"And you—" She stops. “Everything you did.”
"I’m so fucking sorry." I reach for her, but she pulls away. “I’m sorry, Adela. I am.”
"How do I come back from that?" She looks at me. Not angry. Not performing anything. Just a girl asking a real question. "How do I look at you and not see all of it. How do you come backfrom knowing that the person who loved you most was also the person who—"
"I don't know," I say, cutting her off. I can’t hear her fucking say it again. I told Theo and Beckett that I’d let her choose, but I’m not letting her go. I don’t give a fuck about keeping my word with them because all that matters is her.
“I need you to hear me. You can be mad at me, Adela, but don’t throw away everything we have together because of my stupid fucking mistake. It won’t ever happen again. I swear on my grandfather’s grave. I swear on my life. My heart is yours and only yours."
She looks at me for a long time.
The morning light sits between us.
"I'm still angry," she says.
"I know."
"I'm going to be angry for a long time."
"I understand."
"And you need to know that what happened in that hospital room—" Her voice drops. "That didn't go away. That's not something I'm going to just—"
"I know," I say. "I'm not asking you to."
She looks at her hands.
I look at her hands too.
I think about every version of this girl I've known — the one in the blue dress at the party, the one in cherry print pajamas with Maeve, the one in my hospital room with her composed face doing the most convincing performance of her life, the one in this kitchen right now with her hands wrapped around a cold mug and her eyes tired and her composure finally, finally put down.
This one.
This is the one I love most.
The one with nothing left to perform.
"I'm not going anywhere," I say. "However long it takes. However angry you are. I'm not going anywhere."
She looks at me.
Something moves across her face.
Not forgiveness — it's too soon for forgiveness, and we both know it. But something. Something that was closed six weeks ago in a hospital room that is not entirely closed right now in this kitchen in the early morning gray.

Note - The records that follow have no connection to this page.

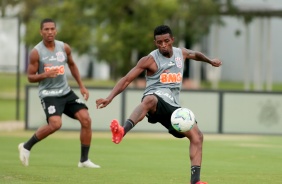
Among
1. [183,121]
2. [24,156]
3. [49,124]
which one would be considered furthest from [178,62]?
[24,156]

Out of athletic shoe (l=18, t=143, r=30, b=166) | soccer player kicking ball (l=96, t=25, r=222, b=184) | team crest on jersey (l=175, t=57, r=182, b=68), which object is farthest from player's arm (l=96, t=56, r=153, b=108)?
athletic shoe (l=18, t=143, r=30, b=166)

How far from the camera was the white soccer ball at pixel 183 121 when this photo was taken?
43.7ft

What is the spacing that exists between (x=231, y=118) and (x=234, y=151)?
23.2ft

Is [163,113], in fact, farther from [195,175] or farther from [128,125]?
[195,175]

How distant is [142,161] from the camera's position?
724 inches

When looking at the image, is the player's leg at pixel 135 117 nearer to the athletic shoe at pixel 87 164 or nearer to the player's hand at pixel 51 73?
the player's hand at pixel 51 73

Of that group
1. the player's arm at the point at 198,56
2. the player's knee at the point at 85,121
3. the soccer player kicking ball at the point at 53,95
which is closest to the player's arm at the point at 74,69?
the soccer player kicking ball at the point at 53,95

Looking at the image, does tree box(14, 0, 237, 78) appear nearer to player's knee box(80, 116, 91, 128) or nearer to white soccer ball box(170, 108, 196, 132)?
player's knee box(80, 116, 91, 128)

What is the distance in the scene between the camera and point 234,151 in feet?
70.4

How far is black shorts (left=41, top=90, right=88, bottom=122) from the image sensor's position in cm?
1667

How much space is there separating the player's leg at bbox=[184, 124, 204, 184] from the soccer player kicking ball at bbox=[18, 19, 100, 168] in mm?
3428

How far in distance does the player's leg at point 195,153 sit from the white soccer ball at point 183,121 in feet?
0.73

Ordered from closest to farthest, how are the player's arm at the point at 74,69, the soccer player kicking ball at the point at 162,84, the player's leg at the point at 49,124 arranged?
the soccer player kicking ball at the point at 162,84 → the player's leg at the point at 49,124 → the player's arm at the point at 74,69

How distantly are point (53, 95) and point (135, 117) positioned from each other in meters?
3.67
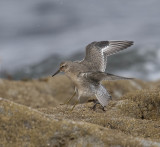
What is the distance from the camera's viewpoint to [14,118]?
675cm

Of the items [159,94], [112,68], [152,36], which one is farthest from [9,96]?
[152,36]

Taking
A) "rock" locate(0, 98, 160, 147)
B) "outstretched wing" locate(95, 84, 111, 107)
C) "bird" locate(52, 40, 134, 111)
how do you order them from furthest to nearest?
"outstretched wing" locate(95, 84, 111, 107)
"bird" locate(52, 40, 134, 111)
"rock" locate(0, 98, 160, 147)

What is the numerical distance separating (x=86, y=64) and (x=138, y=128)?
2.68m

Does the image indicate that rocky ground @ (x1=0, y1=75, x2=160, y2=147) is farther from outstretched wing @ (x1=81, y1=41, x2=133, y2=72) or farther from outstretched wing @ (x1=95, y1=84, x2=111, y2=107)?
outstretched wing @ (x1=81, y1=41, x2=133, y2=72)

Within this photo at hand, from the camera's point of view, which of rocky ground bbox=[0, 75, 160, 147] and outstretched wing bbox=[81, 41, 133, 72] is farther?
outstretched wing bbox=[81, 41, 133, 72]

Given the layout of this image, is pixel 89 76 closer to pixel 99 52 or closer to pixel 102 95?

“Stand up,” I say, standing from my chair.
I pull her into a hug. A tight, genuine hug. I’ve needed this for months.
“I know I fucked everything up, but I’m going to make it up to you.”
She doesn’t hug me back at first, but then her arms fall around me, and we stay in this hug for some time.
She pulls back. “Why am I here, Cody?”
I release her and rub my face. “Because… I’m not the only one who wants to talk to you.”
She picks up her mug and drinks her cold coffee.